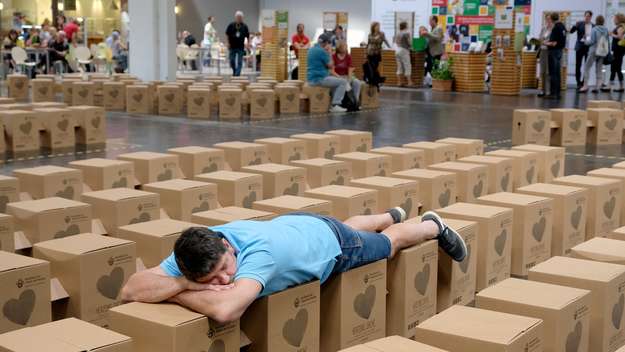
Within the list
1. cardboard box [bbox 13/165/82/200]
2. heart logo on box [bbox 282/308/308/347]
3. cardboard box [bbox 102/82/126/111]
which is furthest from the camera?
cardboard box [bbox 102/82/126/111]

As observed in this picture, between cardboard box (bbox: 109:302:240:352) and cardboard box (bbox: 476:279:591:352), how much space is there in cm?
101

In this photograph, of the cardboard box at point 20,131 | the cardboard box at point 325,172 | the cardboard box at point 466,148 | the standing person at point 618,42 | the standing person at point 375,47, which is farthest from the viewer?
the standing person at point 618,42

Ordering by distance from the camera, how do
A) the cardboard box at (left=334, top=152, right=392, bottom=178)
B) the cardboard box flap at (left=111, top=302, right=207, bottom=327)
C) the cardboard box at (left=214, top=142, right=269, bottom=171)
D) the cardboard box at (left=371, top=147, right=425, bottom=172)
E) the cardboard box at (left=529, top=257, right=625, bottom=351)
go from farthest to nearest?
1. the cardboard box at (left=214, top=142, right=269, bottom=171)
2. the cardboard box at (left=371, top=147, right=425, bottom=172)
3. the cardboard box at (left=334, top=152, right=392, bottom=178)
4. the cardboard box at (left=529, top=257, right=625, bottom=351)
5. the cardboard box flap at (left=111, top=302, right=207, bottom=327)

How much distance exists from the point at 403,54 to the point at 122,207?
16.9 meters

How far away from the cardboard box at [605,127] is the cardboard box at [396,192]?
539 centimetres

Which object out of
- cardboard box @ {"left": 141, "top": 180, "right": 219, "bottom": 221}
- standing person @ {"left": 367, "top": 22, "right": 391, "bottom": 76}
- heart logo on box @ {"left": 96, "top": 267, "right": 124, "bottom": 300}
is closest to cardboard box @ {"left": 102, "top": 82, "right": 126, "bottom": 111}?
standing person @ {"left": 367, "top": 22, "right": 391, "bottom": 76}

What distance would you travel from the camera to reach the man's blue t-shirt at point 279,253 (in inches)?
128

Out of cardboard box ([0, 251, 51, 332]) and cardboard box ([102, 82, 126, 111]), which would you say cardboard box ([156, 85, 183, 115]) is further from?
cardboard box ([0, 251, 51, 332])

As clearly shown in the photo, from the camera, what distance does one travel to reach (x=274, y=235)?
11.1 feet

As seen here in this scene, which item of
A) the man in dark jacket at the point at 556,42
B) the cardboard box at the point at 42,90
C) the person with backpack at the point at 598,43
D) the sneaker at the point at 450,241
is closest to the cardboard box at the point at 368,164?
the sneaker at the point at 450,241

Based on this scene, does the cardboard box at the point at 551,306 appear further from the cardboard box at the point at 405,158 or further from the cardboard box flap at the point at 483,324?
the cardboard box at the point at 405,158

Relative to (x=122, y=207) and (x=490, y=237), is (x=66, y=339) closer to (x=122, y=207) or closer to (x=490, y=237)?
(x=122, y=207)

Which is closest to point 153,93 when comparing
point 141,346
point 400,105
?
point 400,105

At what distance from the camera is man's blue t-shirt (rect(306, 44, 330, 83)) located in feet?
45.1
§
**Your instructions**
Pull out the items above, starting with the first line and going on through the line with "539 centimetres", reproducing each line word for word, both ends included. Leave the pictures out of your answer.

**Result of the exercise**
Within the list
1. cardboard box [bbox 13/165/82/200]
2. heart logo on box [bbox 282/308/308/347]
3. cardboard box [bbox 102/82/126/111]
which is furthest from the camera?
cardboard box [bbox 102/82/126/111]

As observed in this picture, between cardboard box (bbox: 109:302:240:352) and cardboard box (bbox: 476:279:591:352), how much space is there in cm?
101

In this photograph, of the cardboard box at point 20,131 | the cardboard box at point 325,172 | the cardboard box at point 466,148 | the standing person at point 618,42 | the standing person at point 375,47, which is farthest from the viewer?
the standing person at point 618,42

Ordering by distance from the camera, how do
A) the cardboard box at (left=334, top=152, right=392, bottom=178)
B) the cardboard box flap at (left=111, top=302, right=207, bottom=327)
C) the cardboard box at (left=214, top=142, right=269, bottom=171)
D) the cardboard box at (left=371, top=147, right=425, bottom=172)
E) the cardboard box at (left=529, top=257, right=625, bottom=351)
go from farthest to nearest?
1. the cardboard box at (left=214, top=142, right=269, bottom=171)
2. the cardboard box at (left=371, top=147, right=425, bottom=172)
3. the cardboard box at (left=334, top=152, right=392, bottom=178)
4. the cardboard box at (left=529, top=257, right=625, bottom=351)
5. the cardboard box flap at (left=111, top=302, right=207, bottom=327)

How much distance exists from the point at 403,54 to the point at 122,207?
16.9 meters

How far away from the cardboard box at [605,127] is the cardboard box at [396,192]?
539 centimetres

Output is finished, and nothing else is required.